Iterate fast and measure everything!
I started work on an idea that had been bugging me for some time: http://evaluat3.me
It was essentially born out of a personal and mainly vain need: I wanted to know what my co-workers and ex-coworkers thought about my work.
Of course I can’t really ask them, most are polite nice people, so they wont really critique me. My problem was that while I don’t think there was too much to diss about my work, I was pretty sure I wouldn’t get unfiltered feedback if I just asked. So I created a platform that allowed them to answer specific questions about my work, anonymously. I put a lot of effort into making sure not even I (developer of the app) could get back into their results. - One way encryption and no identifiable info to the response data.
In discussing evaluat3.me
with other people I got the impression there is some external interest for this type of thing. Weekend and week-night coding started. Minor skirmishes with wife ensued. Finally I got a POC done to test out some of my assumptions and sent out surveys to my peers.
The first measurement needed was: how many people would actually answer an evaluation. I sent out a survey about my work. I got much better numbers than I expected: about 70% of those asked responded. Great! Next step, alpha/beta version and signups.
For tracking evaluate.me
has both http://mixpanel.com
and google analytics enabled. Mixpanel was chosen because it is realtime. I instrumented everything! A feedback sent, a click on a button, a click on a link, a click on a field: if you farted, I would know realtime. In the mixpanel version I was using then, a user stream would give each visitor funny names: “Theta Omicron” just let one out, for example.
Pain points were pretty clear right away. I modified and redeployed in a couple of hours. It is relevant to mention I am using the Play framework (Scala/Java) : http://www.playframework.org/2.0
and EC2 for development, so iterations go really fast.

———

* _WHAT YOU SHOULD DO_: Continue the post about building and measuring evaluat3.me, starting right after its final sentence. The listing that comes next is separate material, unrelated to the post about evaluat3.me.

* _PROVIDED DATA_:
———

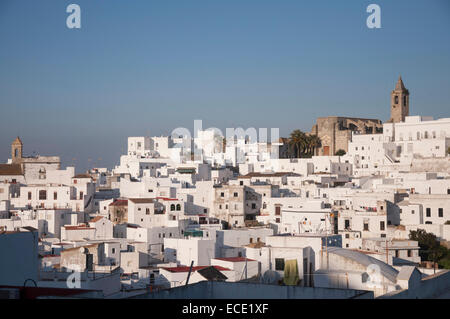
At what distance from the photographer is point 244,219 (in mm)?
34688

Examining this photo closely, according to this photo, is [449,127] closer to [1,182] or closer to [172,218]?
[172,218]

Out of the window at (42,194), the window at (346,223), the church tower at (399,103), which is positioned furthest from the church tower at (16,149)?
the church tower at (399,103)

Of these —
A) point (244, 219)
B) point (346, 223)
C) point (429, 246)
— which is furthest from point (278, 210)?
point (429, 246)

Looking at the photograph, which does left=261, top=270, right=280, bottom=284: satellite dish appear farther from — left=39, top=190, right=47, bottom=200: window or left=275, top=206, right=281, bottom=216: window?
left=39, top=190, right=47, bottom=200: window

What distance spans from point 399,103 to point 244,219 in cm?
2525

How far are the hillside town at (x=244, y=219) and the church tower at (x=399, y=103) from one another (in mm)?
114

———

* _ANSWER SECTION_:
The subsequent iterations used an AB split framework (optimizely) to measure the relative success of any change.
I made a final iteration using a lot of the info I had been gathering and left a comment on a very relevant article linking back to the site. Both traffic and signups grew substantially! At this point it became quite difficult to do redeployments. My single EC2 instance box would have to go down for a minute and then come back up. But I could see in the realtime stream (and my logs) that I had users practically all the time from multiple regions. At this point I could proxy requests on the machine itself to two instances of jetty (still evaluating it) and have the proxy check the health of the instances. This would allow me to bring one down, while I deploy to it, having the other handle the traffic.
Because I had a lot of data on traffic spikes, and I’m an optimist, I decided to do it the right way: and auto-scaling farm based on Scalr. The current setup allows me to hot deploy and handles traffic spikes really well (and really cheaply!). getting things going though has been almost all a direct effect of measuring as much as I can and deploying changes as quickly as possible. I constantly think to myself, I love the fact I live in the future. With all the tools available today, there is no reason not to code this way (in most contexts - Not hospitals or aeroplanes).